“Would you advise me to hold the stock, sir?”

“I’d advise you to hold it for two weeks,” answered Barnes.

“Very well, sir. Thank you, sir.”

“I think there’ll be at least one more dividend,” he assured him.

“That’s very good, sir. Good luck to you, sir.”

“Thank you,” Barnes answered earnestly. “I need everyone to wish me Good Luck.”
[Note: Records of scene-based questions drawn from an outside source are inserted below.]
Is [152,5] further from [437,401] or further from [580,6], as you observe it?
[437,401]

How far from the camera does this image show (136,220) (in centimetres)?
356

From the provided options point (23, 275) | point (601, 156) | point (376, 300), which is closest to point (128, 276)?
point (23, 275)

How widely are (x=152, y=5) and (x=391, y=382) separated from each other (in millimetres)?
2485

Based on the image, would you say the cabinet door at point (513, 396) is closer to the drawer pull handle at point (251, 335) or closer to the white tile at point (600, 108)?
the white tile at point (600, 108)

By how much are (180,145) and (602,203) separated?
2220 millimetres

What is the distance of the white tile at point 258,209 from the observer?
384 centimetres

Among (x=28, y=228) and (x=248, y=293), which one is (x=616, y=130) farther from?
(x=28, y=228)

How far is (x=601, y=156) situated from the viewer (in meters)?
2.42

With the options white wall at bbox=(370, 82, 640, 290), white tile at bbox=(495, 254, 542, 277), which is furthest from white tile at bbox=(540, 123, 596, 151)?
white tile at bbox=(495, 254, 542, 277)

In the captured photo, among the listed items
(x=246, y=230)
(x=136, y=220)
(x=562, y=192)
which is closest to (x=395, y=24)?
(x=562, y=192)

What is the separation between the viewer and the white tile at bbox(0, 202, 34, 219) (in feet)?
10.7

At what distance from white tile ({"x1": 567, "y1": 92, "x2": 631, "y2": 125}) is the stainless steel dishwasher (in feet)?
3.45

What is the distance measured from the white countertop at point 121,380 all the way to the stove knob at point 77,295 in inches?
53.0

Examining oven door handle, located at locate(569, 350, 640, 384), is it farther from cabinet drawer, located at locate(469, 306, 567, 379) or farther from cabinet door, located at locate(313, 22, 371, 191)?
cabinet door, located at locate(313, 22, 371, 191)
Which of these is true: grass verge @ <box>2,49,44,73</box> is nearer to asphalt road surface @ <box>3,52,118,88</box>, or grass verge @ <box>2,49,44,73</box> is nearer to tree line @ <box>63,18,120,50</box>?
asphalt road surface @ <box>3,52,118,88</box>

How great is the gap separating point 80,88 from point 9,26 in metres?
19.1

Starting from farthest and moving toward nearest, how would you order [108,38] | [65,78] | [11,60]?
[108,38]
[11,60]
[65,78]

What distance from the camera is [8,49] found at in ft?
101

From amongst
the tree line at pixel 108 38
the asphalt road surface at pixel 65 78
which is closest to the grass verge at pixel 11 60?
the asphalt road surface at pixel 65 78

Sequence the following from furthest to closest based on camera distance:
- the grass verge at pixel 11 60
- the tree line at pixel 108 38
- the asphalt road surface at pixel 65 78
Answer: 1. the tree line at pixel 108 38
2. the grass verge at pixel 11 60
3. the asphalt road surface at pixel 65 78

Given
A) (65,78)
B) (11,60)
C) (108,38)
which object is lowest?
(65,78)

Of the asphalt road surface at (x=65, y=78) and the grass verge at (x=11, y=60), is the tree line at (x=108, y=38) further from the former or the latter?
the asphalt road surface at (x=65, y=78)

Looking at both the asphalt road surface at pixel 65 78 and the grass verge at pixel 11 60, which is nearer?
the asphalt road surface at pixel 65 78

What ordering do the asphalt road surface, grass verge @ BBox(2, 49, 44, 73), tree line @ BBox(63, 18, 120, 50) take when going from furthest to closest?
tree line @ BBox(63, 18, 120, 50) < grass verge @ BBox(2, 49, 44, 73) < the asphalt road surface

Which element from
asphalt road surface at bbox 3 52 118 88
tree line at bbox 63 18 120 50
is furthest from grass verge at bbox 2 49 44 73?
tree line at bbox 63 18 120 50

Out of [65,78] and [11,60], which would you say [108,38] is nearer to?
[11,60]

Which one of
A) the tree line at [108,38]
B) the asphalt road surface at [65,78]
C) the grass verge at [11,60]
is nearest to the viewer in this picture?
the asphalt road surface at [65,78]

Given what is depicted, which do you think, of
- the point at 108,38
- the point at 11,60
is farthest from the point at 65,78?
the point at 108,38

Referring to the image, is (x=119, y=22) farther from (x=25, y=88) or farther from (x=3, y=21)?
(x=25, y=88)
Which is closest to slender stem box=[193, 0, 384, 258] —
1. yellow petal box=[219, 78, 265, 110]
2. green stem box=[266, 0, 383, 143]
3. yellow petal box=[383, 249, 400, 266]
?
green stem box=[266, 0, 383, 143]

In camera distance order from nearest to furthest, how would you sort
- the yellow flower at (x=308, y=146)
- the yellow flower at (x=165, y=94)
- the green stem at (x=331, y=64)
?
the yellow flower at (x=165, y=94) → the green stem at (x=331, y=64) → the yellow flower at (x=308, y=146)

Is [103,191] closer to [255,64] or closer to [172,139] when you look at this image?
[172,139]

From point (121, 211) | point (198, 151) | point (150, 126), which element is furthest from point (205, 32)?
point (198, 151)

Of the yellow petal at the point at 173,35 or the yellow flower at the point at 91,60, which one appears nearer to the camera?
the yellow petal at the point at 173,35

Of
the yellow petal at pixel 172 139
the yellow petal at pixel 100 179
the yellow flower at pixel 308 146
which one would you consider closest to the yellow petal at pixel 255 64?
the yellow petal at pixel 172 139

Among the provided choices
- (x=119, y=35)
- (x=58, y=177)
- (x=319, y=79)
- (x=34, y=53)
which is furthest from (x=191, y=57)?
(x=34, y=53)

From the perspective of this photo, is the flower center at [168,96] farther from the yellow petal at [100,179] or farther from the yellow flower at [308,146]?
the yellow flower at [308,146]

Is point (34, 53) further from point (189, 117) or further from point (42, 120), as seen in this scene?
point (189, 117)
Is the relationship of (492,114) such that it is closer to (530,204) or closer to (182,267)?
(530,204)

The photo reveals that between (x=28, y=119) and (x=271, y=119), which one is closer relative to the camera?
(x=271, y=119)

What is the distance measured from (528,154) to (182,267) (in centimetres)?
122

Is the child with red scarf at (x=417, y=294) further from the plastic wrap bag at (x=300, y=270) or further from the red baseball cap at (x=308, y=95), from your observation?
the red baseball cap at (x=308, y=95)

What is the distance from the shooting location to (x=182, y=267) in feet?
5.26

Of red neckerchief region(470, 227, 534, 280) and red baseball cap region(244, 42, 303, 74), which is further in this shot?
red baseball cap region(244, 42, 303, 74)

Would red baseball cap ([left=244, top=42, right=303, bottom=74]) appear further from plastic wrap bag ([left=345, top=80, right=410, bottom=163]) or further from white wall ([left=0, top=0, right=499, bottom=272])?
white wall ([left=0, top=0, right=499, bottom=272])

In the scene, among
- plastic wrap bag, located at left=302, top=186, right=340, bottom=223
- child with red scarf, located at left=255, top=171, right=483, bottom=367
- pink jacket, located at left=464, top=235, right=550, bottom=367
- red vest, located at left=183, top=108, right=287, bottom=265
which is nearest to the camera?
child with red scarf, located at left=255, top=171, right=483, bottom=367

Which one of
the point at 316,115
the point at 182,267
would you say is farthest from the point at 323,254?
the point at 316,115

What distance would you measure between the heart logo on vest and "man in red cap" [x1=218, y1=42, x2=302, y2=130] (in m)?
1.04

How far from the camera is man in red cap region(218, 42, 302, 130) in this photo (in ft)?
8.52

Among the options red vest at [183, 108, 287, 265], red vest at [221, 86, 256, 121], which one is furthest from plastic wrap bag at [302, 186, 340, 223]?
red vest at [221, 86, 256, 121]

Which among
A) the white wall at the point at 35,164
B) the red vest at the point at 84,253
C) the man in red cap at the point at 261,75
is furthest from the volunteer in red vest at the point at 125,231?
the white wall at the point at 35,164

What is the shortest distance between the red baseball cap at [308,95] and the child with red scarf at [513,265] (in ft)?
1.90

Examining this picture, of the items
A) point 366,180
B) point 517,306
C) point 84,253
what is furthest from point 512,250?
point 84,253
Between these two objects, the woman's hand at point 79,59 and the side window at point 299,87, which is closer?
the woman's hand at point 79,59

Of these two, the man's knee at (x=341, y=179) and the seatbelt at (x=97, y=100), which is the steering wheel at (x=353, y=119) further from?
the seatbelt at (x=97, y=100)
He hurried down the path and turned into the road. It had drunk of the sun so long that it was more saffron than ever. And yet what a groveling creature it was! It licked the feet of the houses by its side. What, after all, were the houses? Mere shelters for men. What of these men with their strong legs and the arrogant pose of their heads? The eyes of the women bade them stay and they stayed; bade them go, and they went. Neither the road nor the houses nor the strong-rayed sun could countermand that order. Men went to wars, they went to sea, they pushed through forests, they dared the icy mountains of the North—for what? Gold? Bah! Where did the gold go, murmured the women who remained behind smiling to themselves? For fame? Who gave them fame questioned the deep eyes of the women? For selfish pleasure? Wherein lay the pleasure until it shone in the eyes of these same women? The road, then, was no worse than the men, and both were a convenience for the women who lived in the houses.

That was all. Barnes saw it clearly enough now.

CHAPTER XX
SO DOES HIS MOTHER

Mrs. Horatio G. Barnes was sitting in lonely grandeur in the drawing-room of her suite at the Waldemere listlessly watching the scant life which crawled along the hot macadamized road below her. She was a tall woman with a serious face which on the whole was really beautiful. Her wistful gray eyes were set between rather high cheek bones and above a nose and mouth wonderfully well formed if a trifle masculine. The warm glow of her fine skin and her abundant white hair relieved them of prominence. She was tastefully dressed in black and wore no jewels save a single large stone guarded by her wedding ring.